TEXT EXCERPT:
Skagafjördur is Hutton’s latest work. Filmed in black and white and color, this thirty-three silent film captures the panoramic splendor of Iceland’s desolate landscapes. Hutton’s camera records atmospheric changes – mist, wind, the breaking of light through clouds, the simple things that have helped define and shape the land. With a playful sense of scale he shows a houses in the shadow of an impossibly huge mountain. He shows the land lost in a sea of shimmering water. Most images are devoid of humans, a strong contrast to Hutton’s earlier work in New York city. Iceland sits alone nearly untouched by human hands. Small instances of human interaction – a telephone pole here, a lamppost there, and the curious presence of a photographer disturbs the disquieting beauty and meditative quality of the film and the land it documents.

If film is to survive the next century, if all is not lost to digital image making, it will be due to artists such as Peter Hutton. This is not to say that Hutton’s work could not be adapted to the ever improving field of digital cinema, but it is in his form and his aesthetic that I can see a defense for film’s existence. The early portion of Skagafjördur – the part shot in black and white – possesses a look that can only be found in works shot on film. It has a timeless appearance, full of depth, texture, contrast and grain. It’s the look of history. When he gets to the color portion of his film Hutton loses the wonder of the timeless image. The blue skies overshadow the earthtoned landscapes. These are images as fresh as yesterday. Instances of brilliance abound in the latter half of the film, but it becomes harder to argue that Hutton’s work must be made with film.

DIRECTIVE:
In the review of Skagafjördur above, how does the reviewer describe the look of the film's black-and-white portion?

DATA PROVIDED:
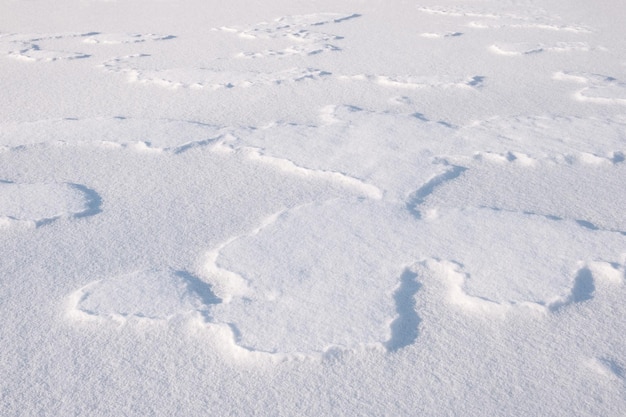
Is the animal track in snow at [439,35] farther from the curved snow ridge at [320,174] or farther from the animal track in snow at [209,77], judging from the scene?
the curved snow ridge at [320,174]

...

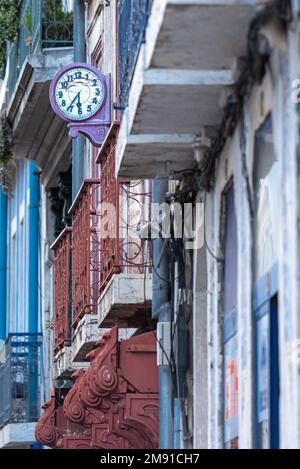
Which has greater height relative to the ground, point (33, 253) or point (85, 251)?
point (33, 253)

SOLUTION FOR THIS PROBLEM:
It has a timeless appearance, full of depth, texture, contrast and grain, which the reviewer calls the look of history.